## PROBLEM DETAILS
Switch "foreground snow" to "foreground ice" in the items, starting with the line that contains "Vertically oriented, is" and going on through the end of the items, and rewrite only those lines with everything else unchanged. Leave the pictures out of your answer.

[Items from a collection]
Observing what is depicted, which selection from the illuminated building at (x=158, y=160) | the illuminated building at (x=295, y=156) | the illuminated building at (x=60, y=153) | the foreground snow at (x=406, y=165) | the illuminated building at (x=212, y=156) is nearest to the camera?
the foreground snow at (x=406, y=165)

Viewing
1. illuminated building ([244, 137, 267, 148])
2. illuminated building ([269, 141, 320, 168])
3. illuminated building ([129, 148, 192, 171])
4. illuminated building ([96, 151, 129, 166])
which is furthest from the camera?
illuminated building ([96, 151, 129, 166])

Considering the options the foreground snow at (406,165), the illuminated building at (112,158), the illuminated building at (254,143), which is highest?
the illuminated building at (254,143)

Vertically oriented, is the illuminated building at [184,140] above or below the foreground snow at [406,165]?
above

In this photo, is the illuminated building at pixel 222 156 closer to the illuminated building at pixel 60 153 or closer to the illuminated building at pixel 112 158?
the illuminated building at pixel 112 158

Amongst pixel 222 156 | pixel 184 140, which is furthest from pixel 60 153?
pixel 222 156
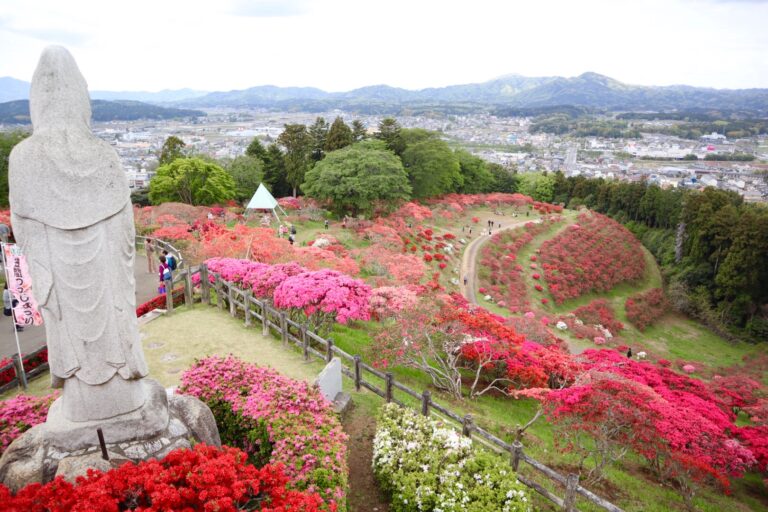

## EXERCISE ANSWER
Vertically oriented, is the illuminated building at [184,140] above or below the foreground ice at [406,165]?
above

In this photo, is the illuminated building at pixel 222 156 closer to the illuminated building at pixel 60 153 or closer to the illuminated building at pixel 112 158?
the illuminated building at pixel 112 158

Amongst pixel 222 156 | pixel 184 140, which is furthest from pixel 60 153?
pixel 222 156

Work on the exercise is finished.